There are problems, inevitably, if only a small group permits itself to to draft official precedent orders, especially ‘mandatory’ orders. Such official ‘precedents’ may be wrong in law – ie unlawful; but who is to say if the goup is lead by a High Court judge. In that context that judge’s views cannnot be challenged; and if they are outlaw, they may cause severe injustice. One of teh orders in the present clutch of ‘standard orders’ illustrates this – in my opinion; and my opinion does not begin to vie with the certainties of Mostyn J

By many standards to deprive a person of his home is a severe step. It engages issues under European Convention 1950 Arts 6 and 8, and maybe others. A judge who takes such a step should tread carefully. Mostyn J – for whom I have massive admiration – cannot ever be praised for the subtlety of his tread. Shades of grey rarely trouble him. Quaint hyperbole embellishes his certainties.

The law in this area is defined by Matrimonial Causes Act 1973 s 24A(1) provides for an order for sale:

‘Where the court makes under section 23 [in effect, a lump sum order] or 24 [property adjustment order] then, on making that order or at any time thereafter, the court may make a further order for the sale of such property as may be specified in the order, being property in which or in the proceeds of sale of which either or both of the parties to the marriage has or have a beneficial interest, either in possession or reversion’.

In terms of ordinary English, the passages in italics seem not too difficult. The order for sale is contingent on the lump sum or property adjustment order. It is not free-standing. Family Procedure Rules 2010 recognises this: the s 24A order is not a financial remedy order. The draughtsperson understands that it is contingent.
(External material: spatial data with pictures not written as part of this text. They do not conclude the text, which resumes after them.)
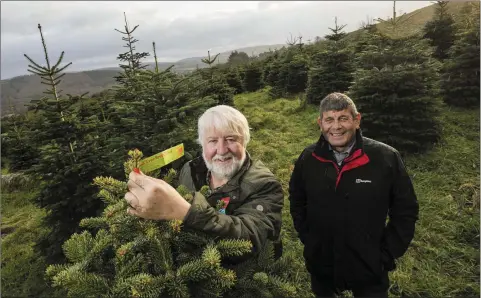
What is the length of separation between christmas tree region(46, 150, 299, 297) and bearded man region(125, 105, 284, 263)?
0.31 ft

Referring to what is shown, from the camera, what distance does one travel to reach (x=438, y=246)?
5.23 m

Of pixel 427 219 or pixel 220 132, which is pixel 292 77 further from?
pixel 220 132

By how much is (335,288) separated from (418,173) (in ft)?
19.2

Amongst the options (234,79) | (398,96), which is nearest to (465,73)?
(398,96)

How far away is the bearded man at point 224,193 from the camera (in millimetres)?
1445

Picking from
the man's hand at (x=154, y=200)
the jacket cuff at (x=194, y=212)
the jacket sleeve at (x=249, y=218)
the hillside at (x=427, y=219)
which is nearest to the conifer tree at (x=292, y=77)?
the hillside at (x=427, y=219)

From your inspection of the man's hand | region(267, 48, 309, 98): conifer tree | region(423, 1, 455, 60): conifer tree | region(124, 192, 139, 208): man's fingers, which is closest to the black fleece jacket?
the man's hand

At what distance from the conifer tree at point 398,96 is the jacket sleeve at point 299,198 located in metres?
6.05

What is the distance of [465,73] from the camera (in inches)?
432

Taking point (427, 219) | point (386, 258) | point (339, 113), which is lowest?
point (427, 219)

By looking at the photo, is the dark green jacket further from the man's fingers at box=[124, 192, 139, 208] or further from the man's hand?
the man's fingers at box=[124, 192, 139, 208]

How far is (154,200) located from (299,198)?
2299 millimetres

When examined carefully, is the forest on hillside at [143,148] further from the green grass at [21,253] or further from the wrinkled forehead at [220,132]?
the wrinkled forehead at [220,132]

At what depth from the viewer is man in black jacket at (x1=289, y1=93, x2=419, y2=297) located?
2.88 meters
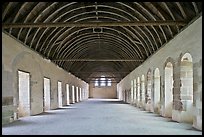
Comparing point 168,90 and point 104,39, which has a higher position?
point 104,39

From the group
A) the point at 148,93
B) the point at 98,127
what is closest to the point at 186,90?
the point at 98,127

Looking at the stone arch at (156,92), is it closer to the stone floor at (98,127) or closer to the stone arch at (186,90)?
the stone floor at (98,127)

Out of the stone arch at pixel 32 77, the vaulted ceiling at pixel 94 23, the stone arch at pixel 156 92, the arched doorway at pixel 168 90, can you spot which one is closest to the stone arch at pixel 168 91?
the arched doorway at pixel 168 90

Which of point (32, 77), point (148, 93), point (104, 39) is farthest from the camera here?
point (104, 39)

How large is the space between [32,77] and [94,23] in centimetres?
596

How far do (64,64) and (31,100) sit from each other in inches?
397

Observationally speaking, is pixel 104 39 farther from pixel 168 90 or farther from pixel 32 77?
pixel 168 90

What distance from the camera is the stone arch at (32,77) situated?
1140 centimetres

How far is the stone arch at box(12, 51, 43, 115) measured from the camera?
11398 mm

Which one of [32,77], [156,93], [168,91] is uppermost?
[32,77]

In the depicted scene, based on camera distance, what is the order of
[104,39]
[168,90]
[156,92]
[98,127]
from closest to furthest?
1. [98,127]
2. [168,90]
3. [156,92]
4. [104,39]

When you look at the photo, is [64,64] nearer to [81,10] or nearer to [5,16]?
[81,10]

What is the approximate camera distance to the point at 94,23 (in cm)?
950

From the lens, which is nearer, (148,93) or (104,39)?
(148,93)
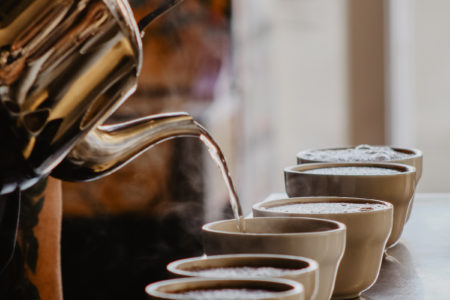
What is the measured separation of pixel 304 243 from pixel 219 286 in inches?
4.7

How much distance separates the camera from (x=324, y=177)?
784mm

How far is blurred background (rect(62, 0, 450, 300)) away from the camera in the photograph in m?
2.27

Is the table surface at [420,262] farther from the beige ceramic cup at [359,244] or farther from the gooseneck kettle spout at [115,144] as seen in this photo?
the gooseneck kettle spout at [115,144]

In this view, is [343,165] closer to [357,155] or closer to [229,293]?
[357,155]

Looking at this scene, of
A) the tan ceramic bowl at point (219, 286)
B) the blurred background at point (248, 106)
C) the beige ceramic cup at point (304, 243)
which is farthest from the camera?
the blurred background at point (248, 106)

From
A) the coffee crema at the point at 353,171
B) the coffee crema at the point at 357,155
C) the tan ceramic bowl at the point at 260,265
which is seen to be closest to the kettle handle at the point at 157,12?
the tan ceramic bowl at the point at 260,265

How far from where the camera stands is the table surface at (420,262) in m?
0.70

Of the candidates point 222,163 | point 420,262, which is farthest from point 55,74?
point 420,262

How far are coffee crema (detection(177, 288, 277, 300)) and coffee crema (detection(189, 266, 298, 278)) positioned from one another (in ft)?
0.13

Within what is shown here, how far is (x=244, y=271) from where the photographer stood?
496 millimetres

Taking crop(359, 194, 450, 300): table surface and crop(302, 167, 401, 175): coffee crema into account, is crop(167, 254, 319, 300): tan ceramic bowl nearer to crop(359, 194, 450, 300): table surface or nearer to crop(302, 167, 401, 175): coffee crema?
crop(359, 194, 450, 300): table surface

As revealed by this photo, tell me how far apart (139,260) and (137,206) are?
0.69ft

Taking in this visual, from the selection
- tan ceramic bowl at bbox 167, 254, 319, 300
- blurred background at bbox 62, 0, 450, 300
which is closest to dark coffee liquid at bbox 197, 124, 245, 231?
tan ceramic bowl at bbox 167, 254, 319, 300

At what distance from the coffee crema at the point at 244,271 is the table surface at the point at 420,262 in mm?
207
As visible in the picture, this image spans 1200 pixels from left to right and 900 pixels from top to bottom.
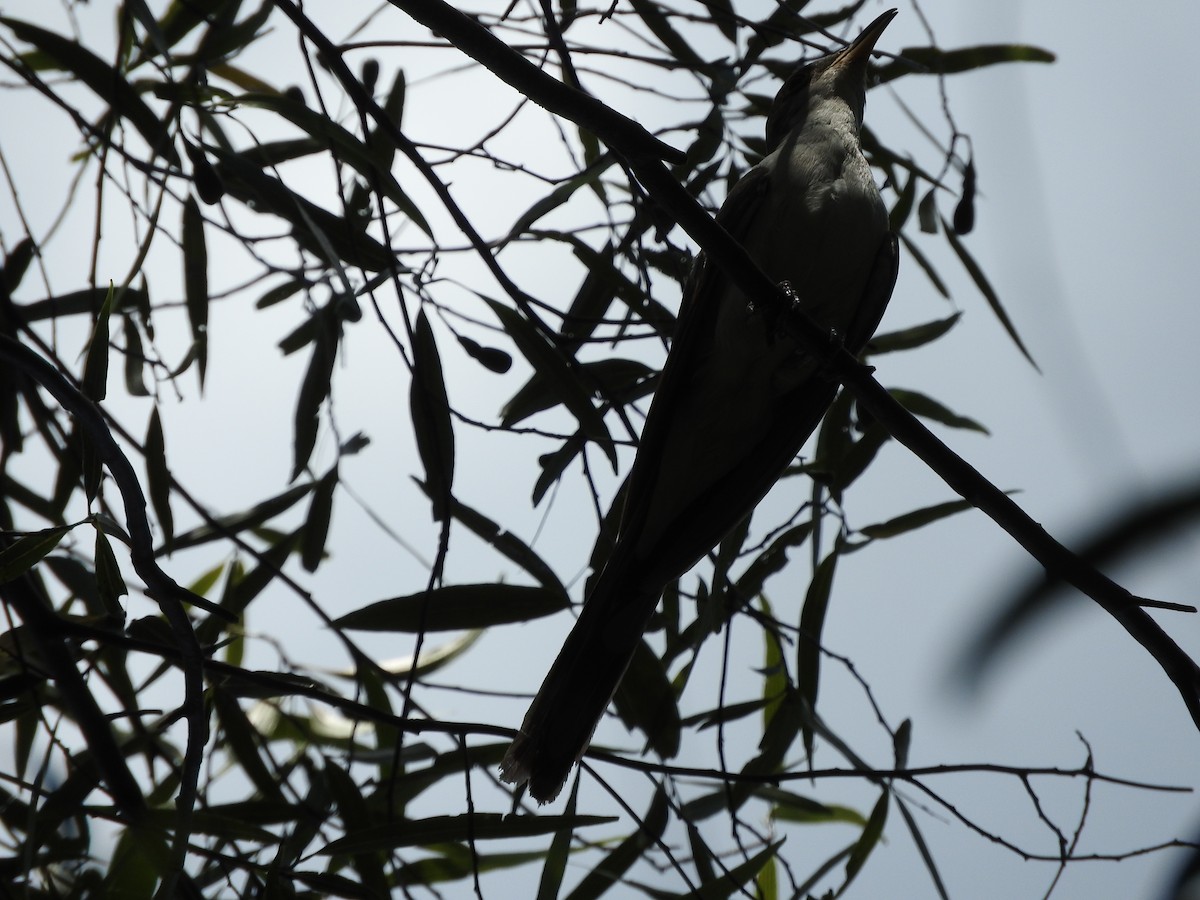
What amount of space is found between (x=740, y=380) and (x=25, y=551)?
160 cm

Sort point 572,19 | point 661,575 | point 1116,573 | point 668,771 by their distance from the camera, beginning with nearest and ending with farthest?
point 1116,573
point 668,771
point 572,19
point 661,575

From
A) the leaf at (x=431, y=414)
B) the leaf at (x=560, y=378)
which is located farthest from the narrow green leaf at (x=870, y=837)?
the leaf at (x=431, y=414)

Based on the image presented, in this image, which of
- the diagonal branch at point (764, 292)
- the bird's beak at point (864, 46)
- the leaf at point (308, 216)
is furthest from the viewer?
the bird's beak at point (864, 46)

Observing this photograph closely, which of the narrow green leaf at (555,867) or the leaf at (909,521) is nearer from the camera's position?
the narrow green leaf at (555,867)

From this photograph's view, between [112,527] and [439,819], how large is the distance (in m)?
0.75

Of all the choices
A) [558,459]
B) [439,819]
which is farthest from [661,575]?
[439,819]

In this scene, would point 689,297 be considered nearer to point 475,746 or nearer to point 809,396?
point 809,396

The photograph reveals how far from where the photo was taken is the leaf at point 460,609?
7.02ft

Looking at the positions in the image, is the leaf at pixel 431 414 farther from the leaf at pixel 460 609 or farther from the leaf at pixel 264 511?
the leaf at pixel 264 511

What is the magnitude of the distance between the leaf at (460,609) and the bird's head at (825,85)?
1574 millimetres

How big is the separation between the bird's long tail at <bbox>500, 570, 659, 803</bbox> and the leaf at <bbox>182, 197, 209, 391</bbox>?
41.7 inches

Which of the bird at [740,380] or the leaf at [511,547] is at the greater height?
the bird at [740,380]

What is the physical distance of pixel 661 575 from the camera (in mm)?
2396

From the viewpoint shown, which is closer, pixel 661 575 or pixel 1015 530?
pixel 1015 530
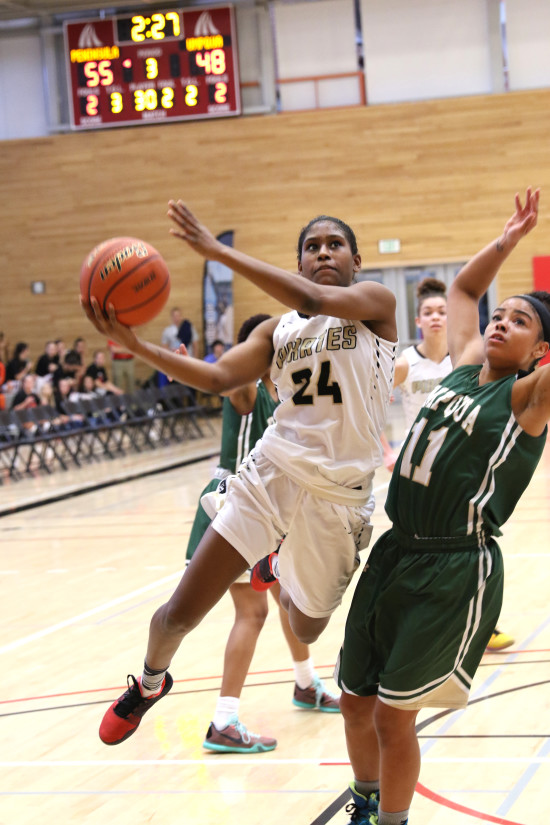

That a spouse should in law normally have time – even only a short time – to comply with the order, was confirmed by Coleridge J in V v V (Financial Relief) [2005] 2 FLR 697, Coleridge J. A couple of years before the V v V (I acted for Mrs V in that case: the s 24A(1) finding was the high-point of her appeal) I had retained Mostyn J to represent a husband on an appeal where the district judge had ordered him to sell his house (he had acted in person at first instance); and, though he could buy out W, she insisted on her pound of flesh: he had to sell his house. It is not breaching confidence to say that Mostyn QC said to H that because he had said so in case of le Foe, s 24A(1) meant an immediate sale was the law (ie no contingencies applied) then that was the law. Like Humpty Dumpty (of the time) a judge – Mr Mostyn QC, sitting as a High Court judge – could say what he liked, and that became the law. (En pasant he kindly commended to the client my writing ability.)

V v V has been decided since le Foe, yet still the ‘draft order’ is as follows:

‘The [family home] / [property/ies] [as in definition above] shall be sold forthwith on the open market for sale and the following conditions will apply:

  • the property shall be placed on the open market for sale immediately…(itlaics supplied)

Now I would hope that most readers would say that that is not, in law, an order which can be made. Coleridge J, following the words which Parliament enjoined upon him – with a little encouragement from me – said that ‘forthwith’ could not be. The same goes for sale ‘immediately’. The Resolution precedents go with Parliament and the common law (per Coleridge J). The President’s intended draft rules, like Cnut defying the waves, continue their old unlawfulness. And if this is Mostyn J (on occasion, the scourge of unlawfulness eg in UL v BK (Freezing Orders: Safeguards: Standard Examples) [2013] UKHC 1735 (Fam)), I can only echo Luke 23: 34, and ask pity on him, for (to adapt the words slightly, and respectfully) ‘he knows [perhaps] not what he does’.